**SOURCE EXTRACT:**
Region-based methods cluster pixels with comparable attributes which are capable of generating tight borders, however, they are imprecise. Feng et al. [6, 7] proposed a two-stage technique that involved first generating superpixels using a modified simple linear iterative clustering (SLIC) algorithm and then combining them using a designed area merging. Utilizing a series of cross-polarized pictures, Lumbreras et al. [8] over-segmented images and combined over-segmented blocks based on the grain’s preferred direction. Zhou [5] first defines a set of edge operators with varying mask sizes before employing a colored edge detection algorithm to extract colored edges with a large neighborhood to reduce noise. The image is then segmented using a seed region growth algorithm based on color edge information and the distance between the edge and non-edge pixels. Finally, an elimination mechanism is developed to merge the two regions’ shared boundaries.

Fig. 1
figure 1

ECPN overall architecture is made up of two parts: MAEC and MEPN. Note that numbers 0–6 in the modified EfficientNetV2 of the MEPN block denote the stage 0–6 of the original EfficientNetV2 network structure

The quality of features typically limits segmentation maps, whereas learning-based approaches detect edges by employing data-supervised algorithms and manually designed features. Fueten et al. [9] modified the output of a standard segmentation procedure. The artificial neural network was used to categorize pixels with varying patterns and color attributes as edge or non-edge. Izadiet al. [10] generated max images from plane light and cross-polarized light images. Then twelve color features extracted from the max images were clustered incrementally to segment the minerals. Rajdeep et al. [11] applied a psychophysics model to obtain the binary segmented output and utilized a k-means clustering algorithm with the selected threshold to generate the final segmentation map.

Recent advances in CNN backbone architecture, such as VGGNet [12], GoogLeNet [13], and ResNet [14], have resulted in remarkable gains for computer vision tasks. Numerous works, including MobileNet [15, 16], Xception [17], Densenet [18], and EfficientNet [19], have made major strides in attaining more accuracy through effective model architectures with lower complexity and better performance, rather than larger and more complicated networks.

**PROVIDED DATA:**
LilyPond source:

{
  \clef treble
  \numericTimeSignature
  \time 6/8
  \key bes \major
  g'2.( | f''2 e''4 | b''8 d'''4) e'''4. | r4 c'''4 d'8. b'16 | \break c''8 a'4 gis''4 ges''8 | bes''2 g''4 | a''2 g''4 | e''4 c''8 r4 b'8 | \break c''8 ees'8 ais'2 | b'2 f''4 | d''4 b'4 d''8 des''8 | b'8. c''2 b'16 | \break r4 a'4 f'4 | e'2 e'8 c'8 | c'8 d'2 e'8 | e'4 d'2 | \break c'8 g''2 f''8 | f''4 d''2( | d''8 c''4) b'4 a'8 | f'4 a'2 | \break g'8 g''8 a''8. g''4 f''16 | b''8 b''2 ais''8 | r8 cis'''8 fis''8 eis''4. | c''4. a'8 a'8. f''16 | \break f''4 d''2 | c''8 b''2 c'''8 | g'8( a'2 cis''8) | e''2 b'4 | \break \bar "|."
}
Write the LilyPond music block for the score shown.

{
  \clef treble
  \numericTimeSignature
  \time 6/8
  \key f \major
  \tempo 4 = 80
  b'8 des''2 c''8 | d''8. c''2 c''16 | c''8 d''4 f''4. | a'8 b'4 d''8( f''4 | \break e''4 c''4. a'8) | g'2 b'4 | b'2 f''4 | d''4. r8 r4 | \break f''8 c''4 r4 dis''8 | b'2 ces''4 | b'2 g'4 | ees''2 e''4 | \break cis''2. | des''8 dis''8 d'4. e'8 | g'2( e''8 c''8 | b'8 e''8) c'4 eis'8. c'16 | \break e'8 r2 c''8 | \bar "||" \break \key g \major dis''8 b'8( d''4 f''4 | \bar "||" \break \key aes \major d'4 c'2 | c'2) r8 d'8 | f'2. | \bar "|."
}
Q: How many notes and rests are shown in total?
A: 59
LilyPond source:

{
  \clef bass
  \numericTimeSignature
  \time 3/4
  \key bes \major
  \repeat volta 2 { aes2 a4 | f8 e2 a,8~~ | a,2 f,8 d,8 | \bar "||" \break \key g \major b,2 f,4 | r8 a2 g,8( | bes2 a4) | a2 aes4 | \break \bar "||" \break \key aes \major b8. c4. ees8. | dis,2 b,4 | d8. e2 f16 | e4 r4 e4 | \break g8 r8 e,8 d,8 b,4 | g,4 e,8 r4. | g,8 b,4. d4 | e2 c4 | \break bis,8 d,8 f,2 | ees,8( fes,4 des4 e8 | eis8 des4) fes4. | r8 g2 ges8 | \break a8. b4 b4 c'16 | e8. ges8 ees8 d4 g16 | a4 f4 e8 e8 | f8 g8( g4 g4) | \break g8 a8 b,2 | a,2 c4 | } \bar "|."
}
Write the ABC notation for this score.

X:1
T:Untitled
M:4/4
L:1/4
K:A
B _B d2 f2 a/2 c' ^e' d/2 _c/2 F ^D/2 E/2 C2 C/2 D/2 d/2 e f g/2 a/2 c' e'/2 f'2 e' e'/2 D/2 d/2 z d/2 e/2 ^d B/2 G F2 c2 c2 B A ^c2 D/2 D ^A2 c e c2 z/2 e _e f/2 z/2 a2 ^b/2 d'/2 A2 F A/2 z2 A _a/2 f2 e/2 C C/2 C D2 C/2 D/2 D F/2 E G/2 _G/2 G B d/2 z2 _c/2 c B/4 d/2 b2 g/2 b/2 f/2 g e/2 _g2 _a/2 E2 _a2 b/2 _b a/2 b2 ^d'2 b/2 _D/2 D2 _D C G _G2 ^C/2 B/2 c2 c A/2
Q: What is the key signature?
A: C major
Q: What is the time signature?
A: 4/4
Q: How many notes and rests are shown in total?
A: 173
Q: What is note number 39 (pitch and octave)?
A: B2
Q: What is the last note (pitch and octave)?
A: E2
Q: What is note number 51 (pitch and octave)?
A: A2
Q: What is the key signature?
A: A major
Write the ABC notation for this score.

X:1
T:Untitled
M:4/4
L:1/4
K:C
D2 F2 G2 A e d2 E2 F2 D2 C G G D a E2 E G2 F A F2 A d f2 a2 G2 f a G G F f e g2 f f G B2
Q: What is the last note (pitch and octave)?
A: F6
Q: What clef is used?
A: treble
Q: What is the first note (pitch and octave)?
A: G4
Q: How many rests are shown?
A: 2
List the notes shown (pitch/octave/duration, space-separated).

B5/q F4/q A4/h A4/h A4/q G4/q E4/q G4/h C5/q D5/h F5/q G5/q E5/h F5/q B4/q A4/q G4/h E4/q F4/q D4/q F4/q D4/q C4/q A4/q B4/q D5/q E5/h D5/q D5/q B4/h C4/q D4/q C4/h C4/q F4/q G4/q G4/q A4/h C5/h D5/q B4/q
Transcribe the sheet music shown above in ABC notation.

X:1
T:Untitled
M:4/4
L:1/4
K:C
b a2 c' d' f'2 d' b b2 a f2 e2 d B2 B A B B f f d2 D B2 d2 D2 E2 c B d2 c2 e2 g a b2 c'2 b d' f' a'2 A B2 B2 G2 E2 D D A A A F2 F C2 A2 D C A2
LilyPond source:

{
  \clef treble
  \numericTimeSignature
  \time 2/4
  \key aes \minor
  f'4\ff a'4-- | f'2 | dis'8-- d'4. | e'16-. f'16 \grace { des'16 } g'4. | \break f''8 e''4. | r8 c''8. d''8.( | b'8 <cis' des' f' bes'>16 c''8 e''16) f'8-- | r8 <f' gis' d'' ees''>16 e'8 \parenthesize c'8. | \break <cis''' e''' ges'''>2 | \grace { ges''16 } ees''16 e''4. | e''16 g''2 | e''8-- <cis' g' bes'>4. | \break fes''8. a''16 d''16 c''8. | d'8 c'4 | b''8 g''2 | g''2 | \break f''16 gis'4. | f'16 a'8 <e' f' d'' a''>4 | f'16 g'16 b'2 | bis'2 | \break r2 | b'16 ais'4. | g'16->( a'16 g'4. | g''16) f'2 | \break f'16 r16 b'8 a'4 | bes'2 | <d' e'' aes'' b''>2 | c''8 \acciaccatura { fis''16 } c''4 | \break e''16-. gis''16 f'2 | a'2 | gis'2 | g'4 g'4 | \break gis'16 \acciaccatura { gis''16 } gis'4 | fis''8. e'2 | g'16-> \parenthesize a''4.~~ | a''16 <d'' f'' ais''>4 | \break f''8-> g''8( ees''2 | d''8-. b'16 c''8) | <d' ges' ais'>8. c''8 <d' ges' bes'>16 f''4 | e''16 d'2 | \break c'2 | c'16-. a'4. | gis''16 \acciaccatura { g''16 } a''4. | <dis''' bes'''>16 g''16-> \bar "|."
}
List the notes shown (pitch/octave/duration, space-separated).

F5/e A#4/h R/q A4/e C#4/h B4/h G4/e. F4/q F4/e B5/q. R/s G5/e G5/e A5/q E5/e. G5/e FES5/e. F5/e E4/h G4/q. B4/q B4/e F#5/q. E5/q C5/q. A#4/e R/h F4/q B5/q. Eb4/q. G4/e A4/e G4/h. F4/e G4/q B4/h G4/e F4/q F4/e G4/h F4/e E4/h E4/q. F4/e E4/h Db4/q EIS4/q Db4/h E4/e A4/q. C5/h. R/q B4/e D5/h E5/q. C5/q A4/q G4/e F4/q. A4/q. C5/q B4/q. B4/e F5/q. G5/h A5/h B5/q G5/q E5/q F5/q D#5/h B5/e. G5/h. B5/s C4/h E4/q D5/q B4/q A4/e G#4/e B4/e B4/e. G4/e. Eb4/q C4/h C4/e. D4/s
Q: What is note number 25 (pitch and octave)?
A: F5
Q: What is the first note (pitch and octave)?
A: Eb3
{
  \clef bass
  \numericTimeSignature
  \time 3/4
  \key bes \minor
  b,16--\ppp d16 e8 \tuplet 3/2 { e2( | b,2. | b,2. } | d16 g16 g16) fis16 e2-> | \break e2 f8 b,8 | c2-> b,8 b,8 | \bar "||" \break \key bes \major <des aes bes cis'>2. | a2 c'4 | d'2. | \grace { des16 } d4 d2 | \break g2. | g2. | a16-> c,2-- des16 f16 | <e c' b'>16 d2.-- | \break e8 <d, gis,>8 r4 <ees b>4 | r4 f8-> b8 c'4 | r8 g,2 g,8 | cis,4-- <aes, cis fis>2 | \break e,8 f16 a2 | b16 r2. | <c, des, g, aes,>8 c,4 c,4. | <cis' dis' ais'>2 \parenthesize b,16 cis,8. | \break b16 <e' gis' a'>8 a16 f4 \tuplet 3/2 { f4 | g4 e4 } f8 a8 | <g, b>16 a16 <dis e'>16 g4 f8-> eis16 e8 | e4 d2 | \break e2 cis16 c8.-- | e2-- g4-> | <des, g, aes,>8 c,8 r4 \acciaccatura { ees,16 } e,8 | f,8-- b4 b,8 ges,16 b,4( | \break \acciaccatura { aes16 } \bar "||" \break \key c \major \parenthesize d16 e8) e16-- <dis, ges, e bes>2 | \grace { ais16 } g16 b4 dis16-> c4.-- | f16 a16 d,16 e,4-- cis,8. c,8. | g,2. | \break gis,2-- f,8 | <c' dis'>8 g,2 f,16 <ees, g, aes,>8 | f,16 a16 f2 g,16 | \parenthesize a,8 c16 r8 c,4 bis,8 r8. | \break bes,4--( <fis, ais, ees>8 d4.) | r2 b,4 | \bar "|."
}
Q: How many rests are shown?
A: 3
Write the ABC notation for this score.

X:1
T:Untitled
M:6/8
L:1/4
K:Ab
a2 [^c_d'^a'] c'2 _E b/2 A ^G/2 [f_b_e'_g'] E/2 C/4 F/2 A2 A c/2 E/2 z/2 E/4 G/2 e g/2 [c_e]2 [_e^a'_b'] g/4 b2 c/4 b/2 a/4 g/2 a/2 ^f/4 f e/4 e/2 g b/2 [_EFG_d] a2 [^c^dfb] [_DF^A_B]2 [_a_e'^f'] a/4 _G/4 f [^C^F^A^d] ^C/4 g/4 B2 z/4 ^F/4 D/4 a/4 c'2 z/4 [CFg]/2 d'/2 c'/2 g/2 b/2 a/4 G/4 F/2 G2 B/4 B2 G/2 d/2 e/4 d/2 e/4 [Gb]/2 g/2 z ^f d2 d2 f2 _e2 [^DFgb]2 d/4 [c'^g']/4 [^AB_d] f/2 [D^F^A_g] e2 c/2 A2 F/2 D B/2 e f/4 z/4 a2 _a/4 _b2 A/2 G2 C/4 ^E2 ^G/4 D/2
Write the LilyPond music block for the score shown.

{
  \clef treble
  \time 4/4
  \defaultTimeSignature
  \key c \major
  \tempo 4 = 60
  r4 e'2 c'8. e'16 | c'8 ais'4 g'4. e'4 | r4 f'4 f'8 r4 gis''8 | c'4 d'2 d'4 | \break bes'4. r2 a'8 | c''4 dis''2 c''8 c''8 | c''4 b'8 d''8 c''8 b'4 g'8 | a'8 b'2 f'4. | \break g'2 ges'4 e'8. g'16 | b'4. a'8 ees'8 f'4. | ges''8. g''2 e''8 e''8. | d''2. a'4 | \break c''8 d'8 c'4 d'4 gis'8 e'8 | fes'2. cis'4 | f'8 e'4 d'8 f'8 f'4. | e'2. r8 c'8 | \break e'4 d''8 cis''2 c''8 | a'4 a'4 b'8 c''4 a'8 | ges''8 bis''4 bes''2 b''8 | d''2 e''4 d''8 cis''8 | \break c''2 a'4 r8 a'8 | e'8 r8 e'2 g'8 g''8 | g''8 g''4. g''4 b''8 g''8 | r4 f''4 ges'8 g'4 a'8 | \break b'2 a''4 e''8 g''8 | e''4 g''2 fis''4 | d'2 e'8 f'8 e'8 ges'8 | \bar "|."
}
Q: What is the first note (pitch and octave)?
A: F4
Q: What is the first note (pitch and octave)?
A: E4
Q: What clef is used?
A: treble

**THINGS TO DO:**
1. In the passage on image segmentation, which algorithm did Rajdeep et al. use with the selected threshold to produce the final segmentation map?
2. List every network architecture named in the paragraph of the passage on image segmentation that begins "Recent advances in CNN backbone architecture".

**RESULTS BY TASK:**
1. A k-means clustering algorithm.

2. VGGNet, GoogLeNet, ResNet, MobileNet, Xception, Densenet, EfficientNet